>> BEGIN

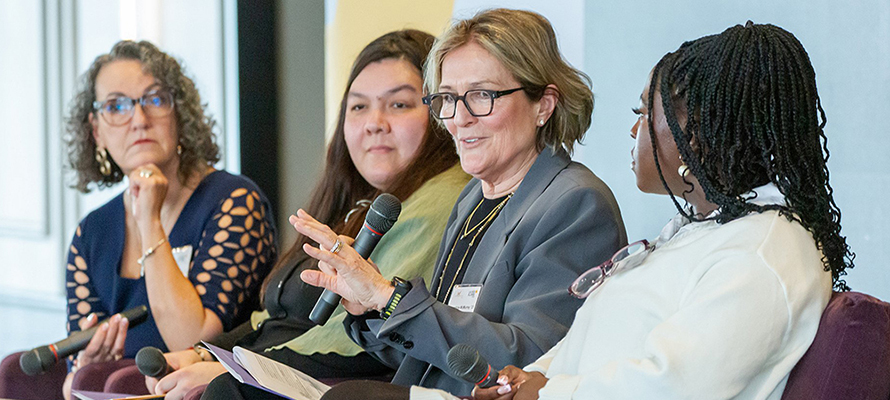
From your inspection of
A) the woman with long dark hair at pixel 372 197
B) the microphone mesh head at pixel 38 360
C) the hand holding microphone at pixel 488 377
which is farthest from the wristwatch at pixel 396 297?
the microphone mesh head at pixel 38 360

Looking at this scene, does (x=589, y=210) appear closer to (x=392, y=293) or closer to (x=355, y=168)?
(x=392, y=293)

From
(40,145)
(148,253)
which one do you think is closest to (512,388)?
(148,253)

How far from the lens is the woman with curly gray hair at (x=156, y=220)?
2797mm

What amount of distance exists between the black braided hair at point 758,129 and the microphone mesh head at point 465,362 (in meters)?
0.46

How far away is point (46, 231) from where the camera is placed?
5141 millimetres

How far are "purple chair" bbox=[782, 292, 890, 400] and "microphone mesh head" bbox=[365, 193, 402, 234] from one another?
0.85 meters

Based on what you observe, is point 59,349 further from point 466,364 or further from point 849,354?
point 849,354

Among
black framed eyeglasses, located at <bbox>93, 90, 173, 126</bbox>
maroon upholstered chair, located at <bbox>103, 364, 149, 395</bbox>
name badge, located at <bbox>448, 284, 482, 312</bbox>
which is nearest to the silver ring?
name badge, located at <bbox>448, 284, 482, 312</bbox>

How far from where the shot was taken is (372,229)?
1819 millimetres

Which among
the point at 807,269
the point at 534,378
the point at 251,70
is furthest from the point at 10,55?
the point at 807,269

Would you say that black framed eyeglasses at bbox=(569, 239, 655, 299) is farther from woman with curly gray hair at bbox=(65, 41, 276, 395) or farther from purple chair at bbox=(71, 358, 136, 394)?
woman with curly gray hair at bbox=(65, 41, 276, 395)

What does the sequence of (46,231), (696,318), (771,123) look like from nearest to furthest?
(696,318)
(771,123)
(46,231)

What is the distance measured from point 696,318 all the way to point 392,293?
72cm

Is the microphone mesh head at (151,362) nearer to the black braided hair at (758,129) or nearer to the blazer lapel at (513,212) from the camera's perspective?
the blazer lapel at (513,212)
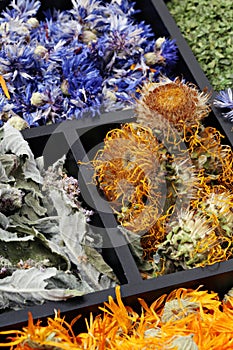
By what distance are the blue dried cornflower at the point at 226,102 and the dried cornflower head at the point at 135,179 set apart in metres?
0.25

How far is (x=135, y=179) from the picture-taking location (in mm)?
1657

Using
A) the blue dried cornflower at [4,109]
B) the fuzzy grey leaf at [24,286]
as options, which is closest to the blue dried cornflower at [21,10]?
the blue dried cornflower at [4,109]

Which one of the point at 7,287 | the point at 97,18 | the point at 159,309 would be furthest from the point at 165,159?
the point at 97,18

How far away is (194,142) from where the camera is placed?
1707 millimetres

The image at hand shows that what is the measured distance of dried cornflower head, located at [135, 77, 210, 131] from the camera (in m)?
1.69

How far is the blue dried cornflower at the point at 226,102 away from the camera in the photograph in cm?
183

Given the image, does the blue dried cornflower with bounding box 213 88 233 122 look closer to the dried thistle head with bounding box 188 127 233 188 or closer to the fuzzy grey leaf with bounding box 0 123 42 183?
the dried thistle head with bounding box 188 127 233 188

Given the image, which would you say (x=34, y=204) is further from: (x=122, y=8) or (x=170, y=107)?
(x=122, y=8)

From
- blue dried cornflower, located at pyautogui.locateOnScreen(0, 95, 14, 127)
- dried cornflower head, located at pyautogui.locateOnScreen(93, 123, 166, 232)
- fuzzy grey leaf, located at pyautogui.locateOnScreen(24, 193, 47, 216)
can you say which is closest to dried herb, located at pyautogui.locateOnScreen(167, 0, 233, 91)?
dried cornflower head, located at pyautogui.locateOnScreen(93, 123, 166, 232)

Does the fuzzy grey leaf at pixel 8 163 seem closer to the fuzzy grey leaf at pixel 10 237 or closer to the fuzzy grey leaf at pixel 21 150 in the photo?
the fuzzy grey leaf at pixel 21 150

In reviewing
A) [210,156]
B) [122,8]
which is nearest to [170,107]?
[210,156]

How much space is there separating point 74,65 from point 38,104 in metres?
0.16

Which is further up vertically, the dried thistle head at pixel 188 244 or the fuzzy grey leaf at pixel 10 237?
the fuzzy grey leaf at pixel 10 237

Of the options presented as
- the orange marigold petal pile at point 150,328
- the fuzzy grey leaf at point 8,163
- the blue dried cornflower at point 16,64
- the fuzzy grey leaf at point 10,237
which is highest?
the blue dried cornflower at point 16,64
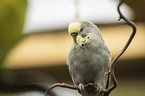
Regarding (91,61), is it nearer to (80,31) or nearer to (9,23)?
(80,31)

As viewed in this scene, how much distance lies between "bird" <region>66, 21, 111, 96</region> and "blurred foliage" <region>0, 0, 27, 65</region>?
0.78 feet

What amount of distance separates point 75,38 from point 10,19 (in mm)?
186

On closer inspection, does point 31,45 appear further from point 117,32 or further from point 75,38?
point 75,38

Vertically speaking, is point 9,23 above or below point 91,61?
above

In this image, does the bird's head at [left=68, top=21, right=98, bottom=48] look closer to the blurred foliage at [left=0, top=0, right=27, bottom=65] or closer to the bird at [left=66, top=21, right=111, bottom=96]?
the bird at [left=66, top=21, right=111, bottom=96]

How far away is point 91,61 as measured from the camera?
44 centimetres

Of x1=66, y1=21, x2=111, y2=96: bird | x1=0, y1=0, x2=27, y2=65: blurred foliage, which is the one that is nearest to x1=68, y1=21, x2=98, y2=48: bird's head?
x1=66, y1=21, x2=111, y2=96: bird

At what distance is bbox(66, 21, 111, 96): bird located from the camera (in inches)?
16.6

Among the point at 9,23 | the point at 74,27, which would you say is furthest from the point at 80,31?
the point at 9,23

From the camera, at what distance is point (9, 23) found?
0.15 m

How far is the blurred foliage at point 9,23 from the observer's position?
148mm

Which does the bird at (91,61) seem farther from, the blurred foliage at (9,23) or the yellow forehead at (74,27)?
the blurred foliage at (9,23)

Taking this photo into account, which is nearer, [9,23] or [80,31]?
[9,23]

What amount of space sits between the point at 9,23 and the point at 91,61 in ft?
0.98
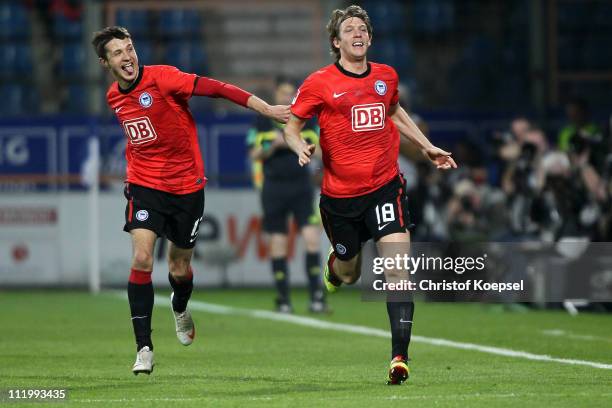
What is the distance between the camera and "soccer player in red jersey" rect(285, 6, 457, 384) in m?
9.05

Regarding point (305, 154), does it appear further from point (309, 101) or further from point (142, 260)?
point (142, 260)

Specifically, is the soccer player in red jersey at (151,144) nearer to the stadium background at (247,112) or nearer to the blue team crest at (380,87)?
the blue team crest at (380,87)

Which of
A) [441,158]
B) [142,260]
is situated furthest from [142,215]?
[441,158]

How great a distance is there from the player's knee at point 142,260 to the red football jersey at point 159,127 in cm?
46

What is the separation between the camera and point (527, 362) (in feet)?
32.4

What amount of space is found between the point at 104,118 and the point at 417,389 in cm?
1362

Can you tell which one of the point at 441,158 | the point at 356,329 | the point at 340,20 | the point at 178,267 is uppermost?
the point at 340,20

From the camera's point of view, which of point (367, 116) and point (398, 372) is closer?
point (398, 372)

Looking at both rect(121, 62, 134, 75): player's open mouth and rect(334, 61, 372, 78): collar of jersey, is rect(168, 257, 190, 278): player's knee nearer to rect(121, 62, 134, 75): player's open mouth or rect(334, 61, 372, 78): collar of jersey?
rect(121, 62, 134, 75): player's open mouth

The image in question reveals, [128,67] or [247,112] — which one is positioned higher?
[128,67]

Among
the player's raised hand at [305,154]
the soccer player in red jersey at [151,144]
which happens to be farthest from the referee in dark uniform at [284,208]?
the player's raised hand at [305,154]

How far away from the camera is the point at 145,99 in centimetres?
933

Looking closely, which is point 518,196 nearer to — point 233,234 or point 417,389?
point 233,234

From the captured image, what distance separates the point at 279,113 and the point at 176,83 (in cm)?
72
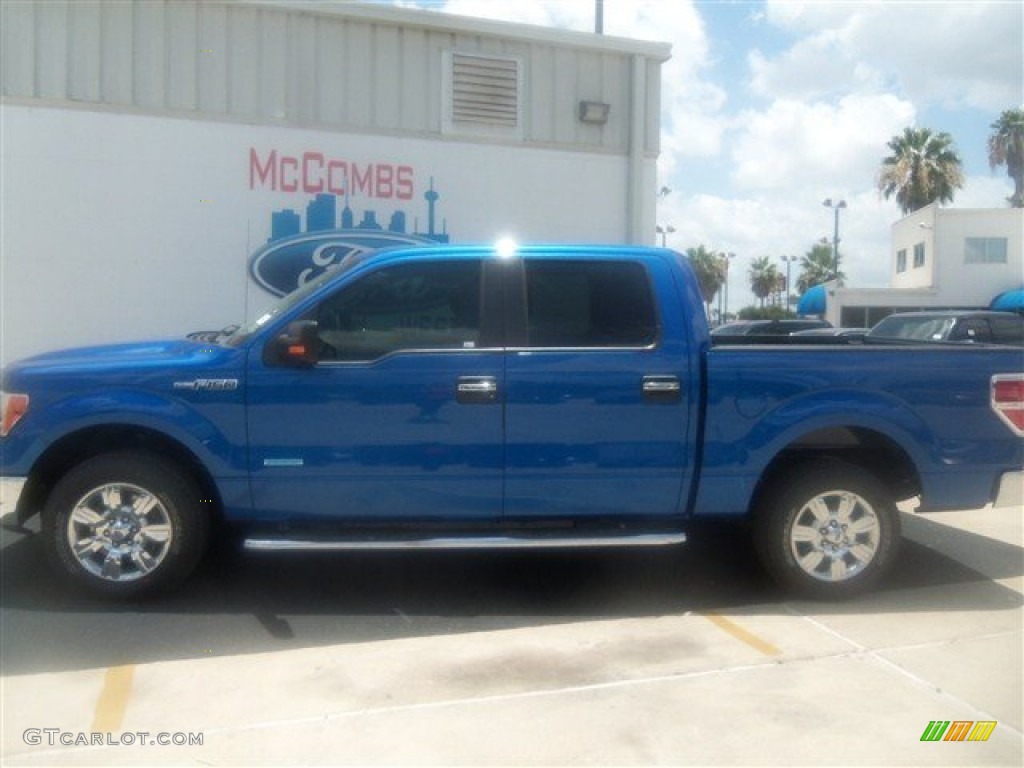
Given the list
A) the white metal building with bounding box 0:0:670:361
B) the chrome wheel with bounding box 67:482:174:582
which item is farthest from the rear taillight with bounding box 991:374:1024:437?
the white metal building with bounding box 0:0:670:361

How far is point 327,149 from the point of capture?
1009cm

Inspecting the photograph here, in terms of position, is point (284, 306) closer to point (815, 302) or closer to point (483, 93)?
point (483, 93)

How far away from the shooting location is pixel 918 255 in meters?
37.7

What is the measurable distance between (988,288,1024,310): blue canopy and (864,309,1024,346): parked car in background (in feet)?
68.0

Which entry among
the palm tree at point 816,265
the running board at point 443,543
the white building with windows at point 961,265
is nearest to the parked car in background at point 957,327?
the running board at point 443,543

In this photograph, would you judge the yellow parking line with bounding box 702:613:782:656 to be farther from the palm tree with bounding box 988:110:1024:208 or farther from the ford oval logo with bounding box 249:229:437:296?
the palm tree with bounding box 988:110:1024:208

>> END

### WHAT YOU NEED TO DO
Copy out only the lines beginning at the line with "How far away from the camera" and ending at the last line of the entries. Keep them exact; drop pictures.

### RESPONSE
How far away from the camera is the point at 145,99 in centimetres?
933

Looking closely, which is point 518,196 nearer to — point 233,234 or point 417,389?
point 233,234

From the captured image, what distance separates the point at 279,113 and the point at 176,83 (in cm)?
72
Given the list
A) the white metal building with bounding box 0:0:670:361
B) the chrome wheel with bounding box 67:482:174:582
which item is farthest from the rear taillight with bounding box 991:374:1024:437?
the white metal building with bounding box 0:0:670:361

How far is point 327,149 from the point of capture?
1009cm

Inspecting the photograph here, in terms of position, is point (284, 306) closer to point (815, 302) or closer to point (483, 93)?
point (483, 93)

How far away from the shooting location is pixel 918 255 in meters?
37.7

What is the measurable distance between (988,288,1024,310): blue canopy and (864,309,1024,346): parked car in background (in feet)?
68.0

Which entry among
the palm tree at point 816,265
the running board at point 443,543
the white building with windows at point 961,265
is nearest to the parked car in background at point 957,327?
the running board at point 443,543

In this photograph, would you judge the yellow parking line with bounding box 702:613:782:656 to be farther from the palm tree with bounding box 988:110:1024:208 or farther from the ford oval logo with bounding box 249:229:437:296?
the palm tree with bounding box 988:110:1024:208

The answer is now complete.